── DATA EXTRACT

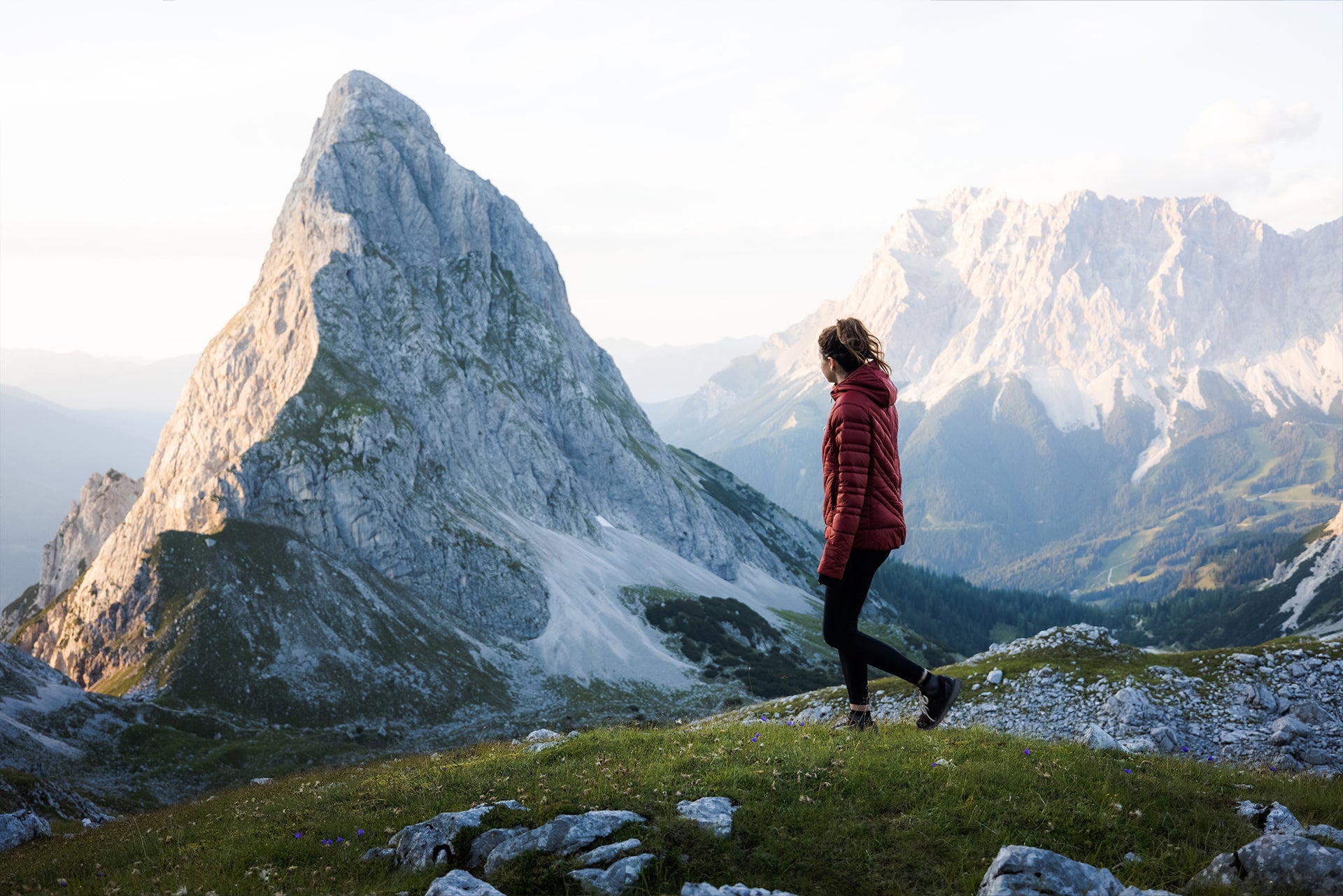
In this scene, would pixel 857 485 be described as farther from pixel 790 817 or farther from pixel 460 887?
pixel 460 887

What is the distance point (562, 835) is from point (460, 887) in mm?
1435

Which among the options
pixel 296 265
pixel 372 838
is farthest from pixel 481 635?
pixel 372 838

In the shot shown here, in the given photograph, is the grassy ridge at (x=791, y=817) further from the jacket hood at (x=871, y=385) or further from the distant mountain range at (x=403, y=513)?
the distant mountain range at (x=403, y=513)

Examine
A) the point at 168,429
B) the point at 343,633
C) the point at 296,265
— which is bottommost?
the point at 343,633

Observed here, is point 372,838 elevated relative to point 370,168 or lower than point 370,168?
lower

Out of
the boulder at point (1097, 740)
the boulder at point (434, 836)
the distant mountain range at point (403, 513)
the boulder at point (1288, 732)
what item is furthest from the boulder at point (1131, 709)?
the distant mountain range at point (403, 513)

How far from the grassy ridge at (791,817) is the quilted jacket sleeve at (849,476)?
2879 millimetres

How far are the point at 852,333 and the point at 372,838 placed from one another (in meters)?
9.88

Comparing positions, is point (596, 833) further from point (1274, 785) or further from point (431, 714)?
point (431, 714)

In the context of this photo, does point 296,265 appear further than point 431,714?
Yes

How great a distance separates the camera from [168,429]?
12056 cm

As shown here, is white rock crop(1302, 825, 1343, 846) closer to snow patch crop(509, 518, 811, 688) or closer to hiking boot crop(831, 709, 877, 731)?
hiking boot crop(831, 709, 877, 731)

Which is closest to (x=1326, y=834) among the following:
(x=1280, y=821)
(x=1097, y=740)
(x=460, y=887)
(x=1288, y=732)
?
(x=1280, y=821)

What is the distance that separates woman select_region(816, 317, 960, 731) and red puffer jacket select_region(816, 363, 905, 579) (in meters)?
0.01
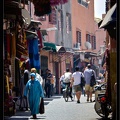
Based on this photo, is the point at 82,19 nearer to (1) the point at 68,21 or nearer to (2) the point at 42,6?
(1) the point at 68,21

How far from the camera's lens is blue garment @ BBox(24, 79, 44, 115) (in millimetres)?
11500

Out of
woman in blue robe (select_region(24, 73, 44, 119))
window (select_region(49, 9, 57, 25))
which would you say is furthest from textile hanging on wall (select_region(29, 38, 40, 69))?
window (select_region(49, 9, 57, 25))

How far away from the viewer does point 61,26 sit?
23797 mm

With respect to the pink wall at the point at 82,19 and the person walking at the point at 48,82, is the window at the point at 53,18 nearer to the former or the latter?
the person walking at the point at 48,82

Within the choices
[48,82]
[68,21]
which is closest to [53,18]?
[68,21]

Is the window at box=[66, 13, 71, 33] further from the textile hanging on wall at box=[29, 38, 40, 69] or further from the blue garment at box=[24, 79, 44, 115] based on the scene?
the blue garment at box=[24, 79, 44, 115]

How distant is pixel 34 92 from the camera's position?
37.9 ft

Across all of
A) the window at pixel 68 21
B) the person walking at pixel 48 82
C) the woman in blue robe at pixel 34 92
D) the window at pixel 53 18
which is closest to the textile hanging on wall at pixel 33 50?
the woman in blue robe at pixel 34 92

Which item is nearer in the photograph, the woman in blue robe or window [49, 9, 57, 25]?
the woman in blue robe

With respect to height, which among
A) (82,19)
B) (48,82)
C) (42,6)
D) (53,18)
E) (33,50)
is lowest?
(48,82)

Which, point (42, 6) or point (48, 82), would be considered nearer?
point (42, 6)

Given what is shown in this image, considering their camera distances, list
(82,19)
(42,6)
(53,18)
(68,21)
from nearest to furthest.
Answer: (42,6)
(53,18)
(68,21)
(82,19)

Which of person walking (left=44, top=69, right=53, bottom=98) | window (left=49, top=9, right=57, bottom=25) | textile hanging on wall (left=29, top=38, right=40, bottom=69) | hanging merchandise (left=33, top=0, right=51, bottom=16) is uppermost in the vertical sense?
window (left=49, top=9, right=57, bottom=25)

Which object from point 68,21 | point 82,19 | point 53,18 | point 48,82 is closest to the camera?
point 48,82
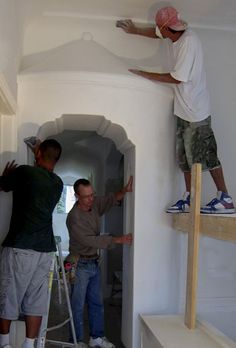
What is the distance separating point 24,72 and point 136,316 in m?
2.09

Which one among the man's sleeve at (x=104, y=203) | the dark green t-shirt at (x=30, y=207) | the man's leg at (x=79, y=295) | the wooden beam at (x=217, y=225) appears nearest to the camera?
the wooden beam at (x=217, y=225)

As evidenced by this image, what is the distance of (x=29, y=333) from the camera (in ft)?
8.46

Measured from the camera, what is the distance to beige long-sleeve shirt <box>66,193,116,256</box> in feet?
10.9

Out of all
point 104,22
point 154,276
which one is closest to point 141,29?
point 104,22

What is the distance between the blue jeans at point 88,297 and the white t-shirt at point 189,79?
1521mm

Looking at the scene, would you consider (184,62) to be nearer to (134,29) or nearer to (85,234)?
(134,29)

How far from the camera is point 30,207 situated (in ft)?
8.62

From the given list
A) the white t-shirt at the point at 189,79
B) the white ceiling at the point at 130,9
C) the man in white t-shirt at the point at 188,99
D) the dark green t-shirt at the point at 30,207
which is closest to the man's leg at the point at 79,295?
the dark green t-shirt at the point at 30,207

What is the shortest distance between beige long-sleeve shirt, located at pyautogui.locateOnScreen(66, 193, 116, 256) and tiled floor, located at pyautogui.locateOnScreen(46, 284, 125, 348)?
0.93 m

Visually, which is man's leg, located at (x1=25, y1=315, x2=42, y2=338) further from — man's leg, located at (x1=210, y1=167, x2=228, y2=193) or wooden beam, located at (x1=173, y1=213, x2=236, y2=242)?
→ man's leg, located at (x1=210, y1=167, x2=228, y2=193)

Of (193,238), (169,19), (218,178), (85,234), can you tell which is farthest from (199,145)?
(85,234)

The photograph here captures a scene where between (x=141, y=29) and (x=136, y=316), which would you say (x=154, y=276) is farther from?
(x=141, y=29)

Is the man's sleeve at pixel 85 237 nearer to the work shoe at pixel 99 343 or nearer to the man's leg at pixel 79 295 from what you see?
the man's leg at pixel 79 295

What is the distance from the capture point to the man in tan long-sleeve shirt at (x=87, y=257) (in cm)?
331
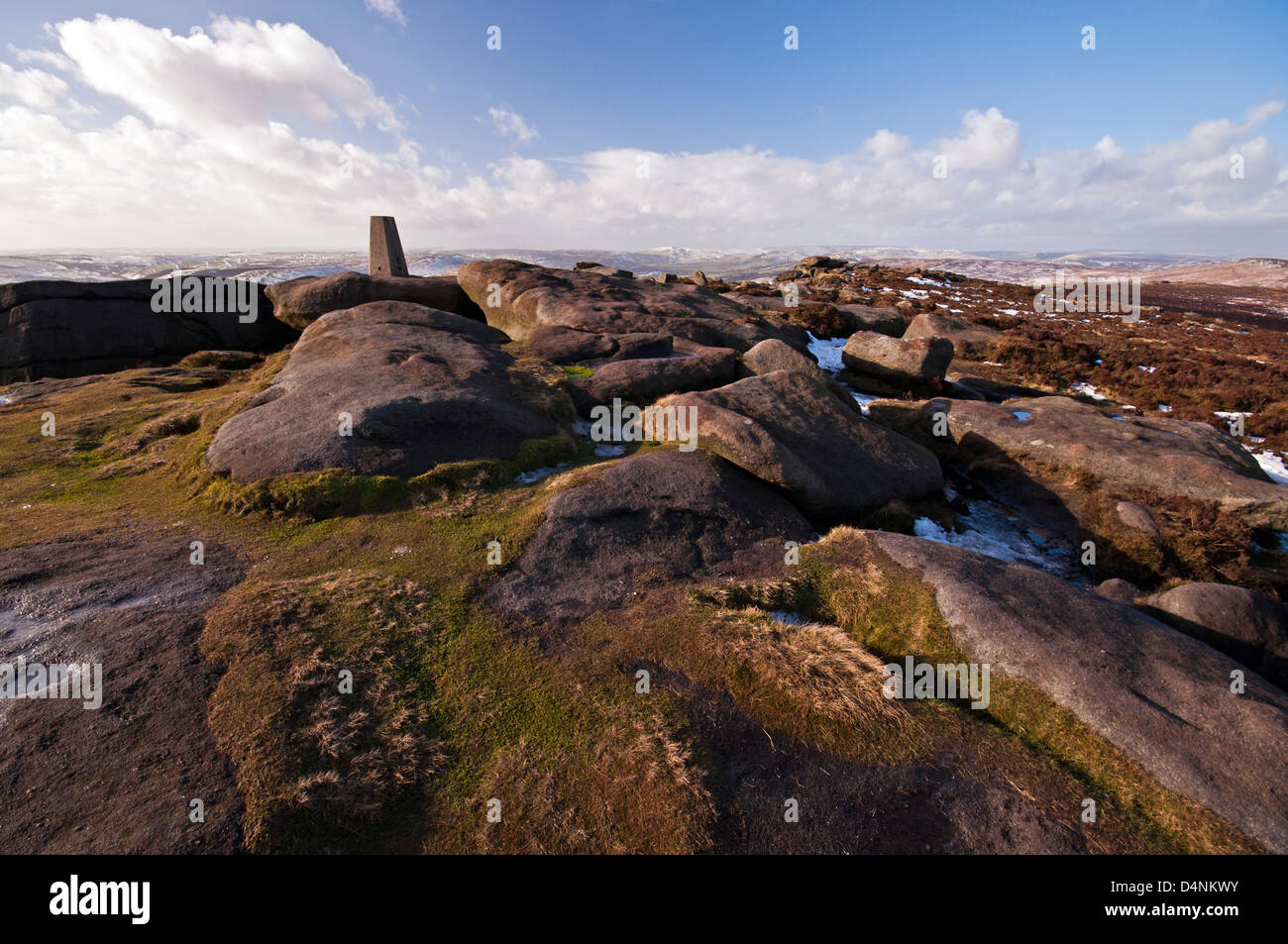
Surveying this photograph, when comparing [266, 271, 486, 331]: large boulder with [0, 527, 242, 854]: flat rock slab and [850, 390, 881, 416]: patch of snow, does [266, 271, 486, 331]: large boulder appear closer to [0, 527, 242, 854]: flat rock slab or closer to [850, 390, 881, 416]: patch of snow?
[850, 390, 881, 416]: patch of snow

────
── DATA EXTRACT

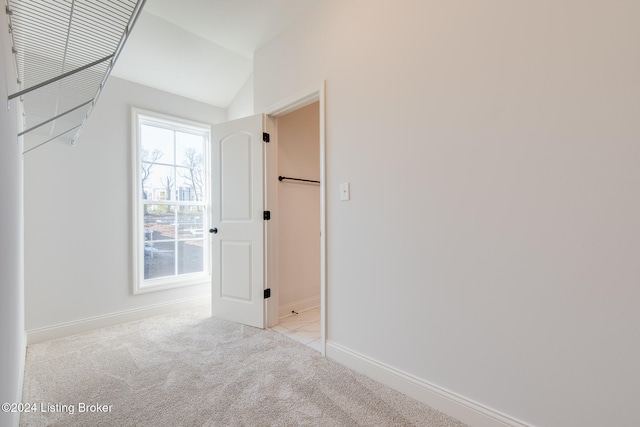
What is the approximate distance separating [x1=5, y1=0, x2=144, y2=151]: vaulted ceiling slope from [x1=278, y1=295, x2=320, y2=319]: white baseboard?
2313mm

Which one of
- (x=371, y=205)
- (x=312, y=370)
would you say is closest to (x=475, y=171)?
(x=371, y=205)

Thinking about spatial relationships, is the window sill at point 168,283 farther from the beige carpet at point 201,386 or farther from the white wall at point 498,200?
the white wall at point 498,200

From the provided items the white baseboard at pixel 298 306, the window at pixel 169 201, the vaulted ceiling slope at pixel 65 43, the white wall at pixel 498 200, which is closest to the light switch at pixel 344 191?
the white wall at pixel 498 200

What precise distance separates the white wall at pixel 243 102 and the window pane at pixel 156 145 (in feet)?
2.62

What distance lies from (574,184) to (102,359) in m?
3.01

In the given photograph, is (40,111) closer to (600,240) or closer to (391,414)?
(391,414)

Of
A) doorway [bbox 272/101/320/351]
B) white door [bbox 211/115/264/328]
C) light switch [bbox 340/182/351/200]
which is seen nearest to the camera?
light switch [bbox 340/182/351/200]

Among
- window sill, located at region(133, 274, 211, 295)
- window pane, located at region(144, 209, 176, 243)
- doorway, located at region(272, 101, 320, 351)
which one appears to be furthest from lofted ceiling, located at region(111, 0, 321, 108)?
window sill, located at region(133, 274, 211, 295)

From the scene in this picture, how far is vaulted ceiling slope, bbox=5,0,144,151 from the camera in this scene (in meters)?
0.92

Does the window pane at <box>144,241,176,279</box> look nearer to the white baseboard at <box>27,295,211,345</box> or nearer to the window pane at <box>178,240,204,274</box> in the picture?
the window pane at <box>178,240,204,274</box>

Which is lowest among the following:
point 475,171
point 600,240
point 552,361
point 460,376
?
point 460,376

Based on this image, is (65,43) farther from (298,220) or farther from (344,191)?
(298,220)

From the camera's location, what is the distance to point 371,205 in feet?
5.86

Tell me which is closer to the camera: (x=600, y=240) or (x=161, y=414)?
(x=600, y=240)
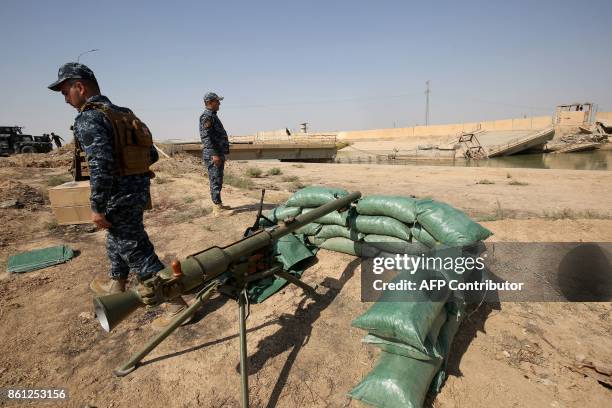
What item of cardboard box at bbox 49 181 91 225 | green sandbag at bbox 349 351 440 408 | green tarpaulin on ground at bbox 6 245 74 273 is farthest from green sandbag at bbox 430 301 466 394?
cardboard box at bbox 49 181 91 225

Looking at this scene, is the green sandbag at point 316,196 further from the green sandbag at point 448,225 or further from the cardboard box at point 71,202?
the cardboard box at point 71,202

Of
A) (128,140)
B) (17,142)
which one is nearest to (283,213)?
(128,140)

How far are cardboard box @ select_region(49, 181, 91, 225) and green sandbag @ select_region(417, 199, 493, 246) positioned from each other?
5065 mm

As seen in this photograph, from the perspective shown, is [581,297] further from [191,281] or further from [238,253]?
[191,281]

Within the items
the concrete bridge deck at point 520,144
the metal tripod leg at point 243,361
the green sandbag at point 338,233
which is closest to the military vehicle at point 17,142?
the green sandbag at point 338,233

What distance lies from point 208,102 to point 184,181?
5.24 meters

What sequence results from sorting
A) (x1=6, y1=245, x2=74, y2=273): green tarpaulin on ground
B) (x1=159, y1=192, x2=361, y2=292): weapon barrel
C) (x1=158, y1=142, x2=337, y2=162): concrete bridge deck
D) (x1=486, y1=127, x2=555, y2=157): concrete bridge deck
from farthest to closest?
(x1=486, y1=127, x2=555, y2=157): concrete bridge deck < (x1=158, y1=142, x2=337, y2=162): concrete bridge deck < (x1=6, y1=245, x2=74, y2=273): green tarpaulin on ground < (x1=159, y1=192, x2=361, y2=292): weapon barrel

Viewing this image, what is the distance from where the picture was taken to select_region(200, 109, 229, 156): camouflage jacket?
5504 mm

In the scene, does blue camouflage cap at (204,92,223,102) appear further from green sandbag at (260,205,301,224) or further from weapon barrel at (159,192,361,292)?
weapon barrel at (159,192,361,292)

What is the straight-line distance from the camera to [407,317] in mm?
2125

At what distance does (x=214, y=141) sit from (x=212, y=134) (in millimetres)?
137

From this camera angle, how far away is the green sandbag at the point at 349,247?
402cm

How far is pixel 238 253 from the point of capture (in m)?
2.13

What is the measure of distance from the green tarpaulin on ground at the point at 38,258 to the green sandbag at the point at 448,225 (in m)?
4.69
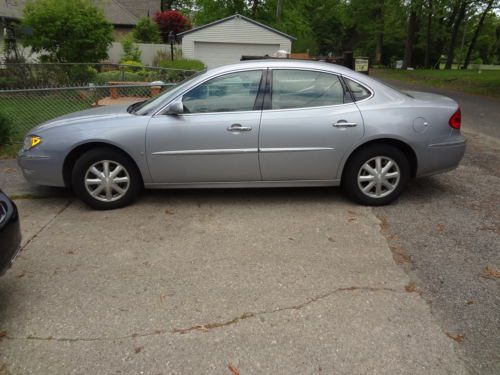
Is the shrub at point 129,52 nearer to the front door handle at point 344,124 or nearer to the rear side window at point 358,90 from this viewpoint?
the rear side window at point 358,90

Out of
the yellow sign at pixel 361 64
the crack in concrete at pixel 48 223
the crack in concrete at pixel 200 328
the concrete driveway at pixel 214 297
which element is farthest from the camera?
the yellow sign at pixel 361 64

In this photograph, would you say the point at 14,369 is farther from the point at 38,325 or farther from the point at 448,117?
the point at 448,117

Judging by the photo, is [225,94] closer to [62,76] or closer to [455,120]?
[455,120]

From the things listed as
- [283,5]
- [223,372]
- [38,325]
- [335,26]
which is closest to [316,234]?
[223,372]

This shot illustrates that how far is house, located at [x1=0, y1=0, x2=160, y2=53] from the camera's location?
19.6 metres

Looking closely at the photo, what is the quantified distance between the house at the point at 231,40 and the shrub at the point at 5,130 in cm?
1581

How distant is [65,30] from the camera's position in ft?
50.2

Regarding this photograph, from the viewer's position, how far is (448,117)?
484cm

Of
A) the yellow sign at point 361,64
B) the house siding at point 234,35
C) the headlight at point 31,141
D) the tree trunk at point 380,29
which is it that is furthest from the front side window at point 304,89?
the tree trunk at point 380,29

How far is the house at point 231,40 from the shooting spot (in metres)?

────
── DATA EXTRACT

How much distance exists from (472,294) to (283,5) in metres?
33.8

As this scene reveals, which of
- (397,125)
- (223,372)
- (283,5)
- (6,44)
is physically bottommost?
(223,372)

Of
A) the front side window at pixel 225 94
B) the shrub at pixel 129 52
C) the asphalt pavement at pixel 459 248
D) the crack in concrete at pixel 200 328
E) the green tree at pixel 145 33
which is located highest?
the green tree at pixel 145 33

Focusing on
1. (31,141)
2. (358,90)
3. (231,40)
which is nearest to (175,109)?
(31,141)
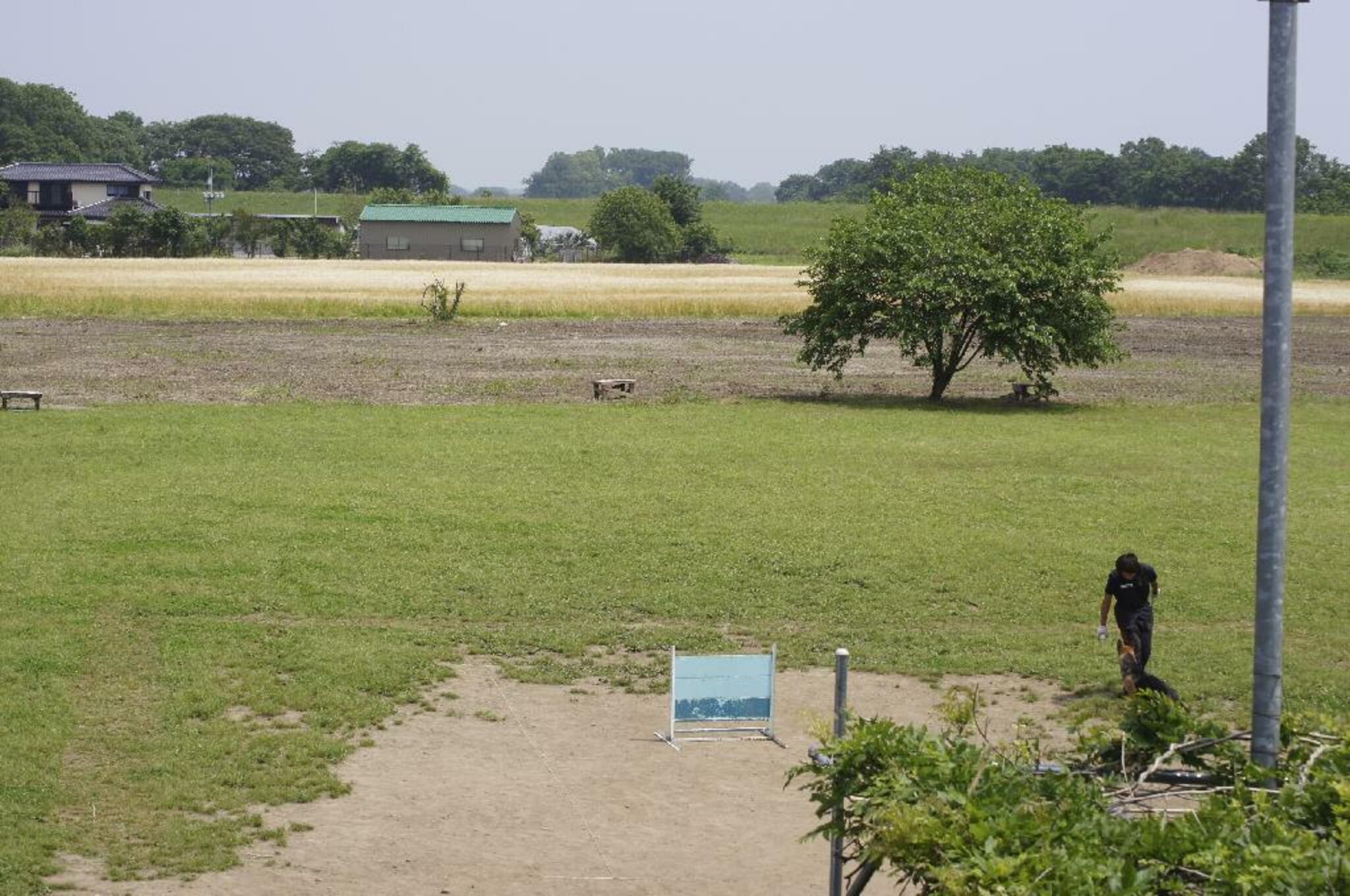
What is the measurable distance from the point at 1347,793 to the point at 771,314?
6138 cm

────

▶ [EXERCISE DESCRIPTION]
Write out, word for word, the lines starting at the one that contains "Looking closely at" and ending at the one that contains "How far is the", including both of those lines.

▶ [OUTPUT FOR THIS TASK]
Looking closely at the photo, what is the quantified distance between the house at the point at 231,40 and the shrub at the point at 5,130 in cm?
1581

How distant is [65,30] from the camera's position in ft?
50.2

Regarding this photograph, from the viewer's position, how far is (448,117)?
484cm

Of
A) the yellow sign at point 361,64
B) the house siding at point 234,35
C) the headlight at point 31,141
D) the tree trunk at point 380,29
which is it that is furthest from the front side window at point 304,89?
the tree trunk at point 380,29

How far is the house at point 231,40 from the shooting spot (in metres)?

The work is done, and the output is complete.